La première porte sur les relations Nord-Sud, la seconde sur les relations
intra-européennes (Est-Ouest).
La Conférence réunissait des représentants de 23 Commissions. Y participaient également les hôtes du Conseil pontifical Justice et paix et des
Commissions d’Afrique du Sud, du Cameroun, de Jérusalem, du Panama et de
Thaïlande. La session d’étude a porté sur les changements sociaux et économiques en cours dans les pays industrialisés en vue du Sommet social de
Copenhague en mars 1995.
Dans leur déclaration publiée sur Haïti au terme de leur assemblée, les
représentants européens de Justice et Paix saluent le rétablissement de la
légitimité constitutionnelle avec le retour, samedi 15 octobre, du
président Jean-Bertrand Aristide. Exprimant leur solidarité avec le peuple
haïtien, ils demandent que la vérité soit faite sur les violations des
droits de l’homme commises depuis le coup d’Etat.
La déclaration souligne que les organisations de défense des droits de
l’homme en Haïti demandent la création d’une Commission de vérité chargée
de faire la lumière sur les violations de ces droits au cours de ces trois
dernières années et de faire des recommandations quant au jugement des
coupables et des criminels d’un côté, quant aux réparations des victimes de
l’autre. La Conférence européenne des Commissions Justice et Paix fait
sienne cette demande et l’appuiera dans la mesure de ses moyens. Elle attend des forces militaires présentes actuellement dans le pays qu’elles facilitent cette recherche de vérité.
Appel on ne peut plus clair à l’Eglise
La Conférence rappelle en outre que la réconciliation est le fruit d’un
long processus. «Ce temps n’est pas encore venu en Haïti. Les responsables
des violations des droits de l’homme doivent pouvoir être nommés par leur
nom, avant qu’une réconciliation soit possible».
Les représentants européens de Justice et Paix appellent l’Eglise, en
Haïti et au plan universel, à soutenir le rétablissement de l’Etat de
droit, le respect de la justice, le retour à la paix et à s’abstenir de
toute prise de position qui puisse être interprétée comme une caution apportée aux auteurs du coup d’Etat de 1991, qui a provoqué la mort de 3 à 5
mille personnes. La déclaration de Bruxelles apporte en conclusion son soutien à la Commission Justice et Paix de Haïti, à la Conférence haïtienne
des religieux, aux Pères Montfortains affectés récemment encore par l’assassinat de l’un des leurs, le Père Jean-Marie Vincent, ainsi qu’à tous
ceux qui s’engagent pour bâtir la démocratie et une économie viable en Haïti.

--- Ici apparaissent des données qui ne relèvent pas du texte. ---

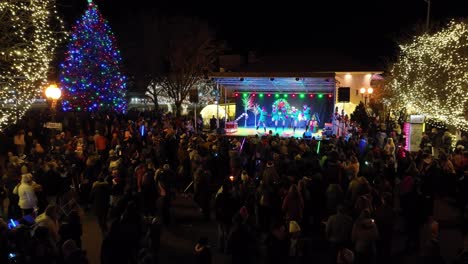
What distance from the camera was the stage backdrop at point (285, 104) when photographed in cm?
2684

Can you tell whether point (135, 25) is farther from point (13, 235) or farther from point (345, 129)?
point (13, 235)

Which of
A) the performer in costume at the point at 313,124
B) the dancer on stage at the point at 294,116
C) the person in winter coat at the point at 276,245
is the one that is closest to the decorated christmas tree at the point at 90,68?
the dancer on stage at the point at 294,116

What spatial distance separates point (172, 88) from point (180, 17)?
5.90m

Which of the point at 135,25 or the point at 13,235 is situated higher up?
the point at 135,25

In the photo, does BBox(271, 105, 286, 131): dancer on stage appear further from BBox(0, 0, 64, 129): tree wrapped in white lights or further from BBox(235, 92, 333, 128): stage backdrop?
BBox(0, 0, 64, 129): tree wrapped in white lights

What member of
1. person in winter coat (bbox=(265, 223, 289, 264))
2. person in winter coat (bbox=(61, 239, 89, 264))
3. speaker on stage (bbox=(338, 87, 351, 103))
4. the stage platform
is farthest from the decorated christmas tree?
person in winter coat (bbox=(265, 223, 289, 264))

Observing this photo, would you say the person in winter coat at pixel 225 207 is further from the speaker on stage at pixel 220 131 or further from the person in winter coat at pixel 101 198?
the speaker on stage at pixel 220 131

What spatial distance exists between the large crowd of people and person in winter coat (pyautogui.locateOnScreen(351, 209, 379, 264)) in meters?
0.02

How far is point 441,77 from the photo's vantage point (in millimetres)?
18734

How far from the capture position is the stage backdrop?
26.8 m

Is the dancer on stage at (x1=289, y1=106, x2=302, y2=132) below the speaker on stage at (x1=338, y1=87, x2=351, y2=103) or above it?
below

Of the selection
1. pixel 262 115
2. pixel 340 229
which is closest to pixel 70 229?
pixel 340 229

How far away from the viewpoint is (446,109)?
717 inches

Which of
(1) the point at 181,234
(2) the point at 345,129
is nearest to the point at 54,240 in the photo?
(1) the point at 181,234
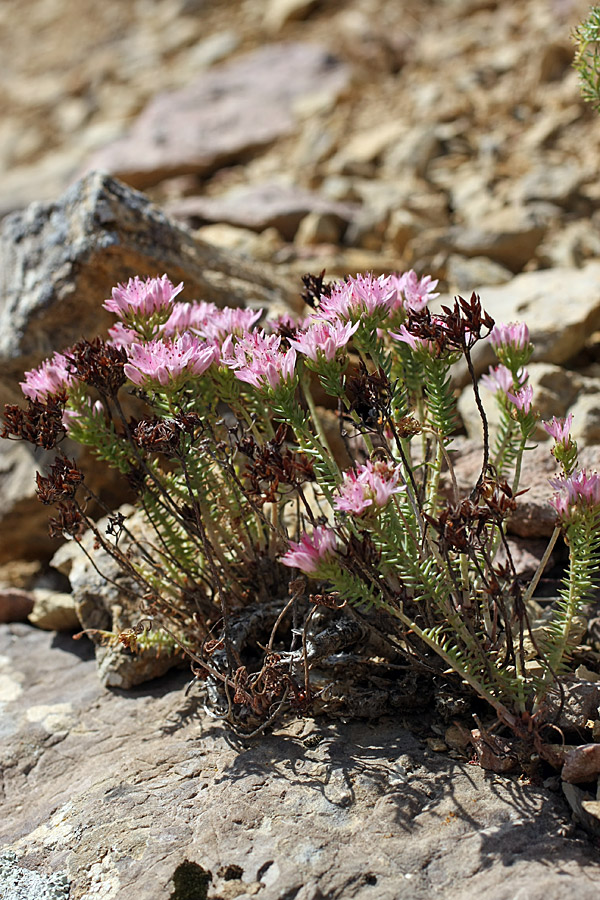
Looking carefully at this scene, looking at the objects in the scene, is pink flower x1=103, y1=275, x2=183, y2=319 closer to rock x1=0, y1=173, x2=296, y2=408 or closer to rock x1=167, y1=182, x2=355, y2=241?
rock x1=0, y1=173, x2=296, y2=408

Tour d’horizon de la planète
Outre la situation en Haïti, la Conférence européenne des Commissions
Justice et Paix s’est penchée sur l’actualité et a salué la construction de
la paix et de la démocratie dans plusieurs pays: au Proche-Orient, avec le
processus de paix entre Israël et la Palestine, en Afrique du Sud, ainsi
qu’au Panama, où la Commission Justice et paix a joué un rôle décisif dans
le bon déroulement des élections de mai dernier; en Irlande enfin, avec les
cessez-le-feu.
Les délégués réunis à Bruxelles ont aussi examiné l’apport que les Commissions et la Conférence européenne pourraient avoir dans le processus
préparatoire au Rassemblement oecuménique européen de 1997 sur la réconciliation. Cette question sera au centre de l’assemblée 1995 de la Conférence. Ils ont de plus examiné le problème de l’exclusion sociale liée au chômage de longue durée ainsi que la recherche de solutions permettant d’intégrer chaque personne dans la société. Différents exposés ont fait ressortir
que les améliorations techniques de la protection sociale ne suffiront pas
pour réintégrer les chômeurs de longue durée. «Des changements en profondeur du système économique et social seront nécessaires si l’on veut bâtir
une société dans laquelle chaque personne puisse non seulement avoir les
moyens matériels d’exister, mais aussi contribuer à la vie économique et
sociale», fait-on remarquer dans un communiqué. (apic/com/pr)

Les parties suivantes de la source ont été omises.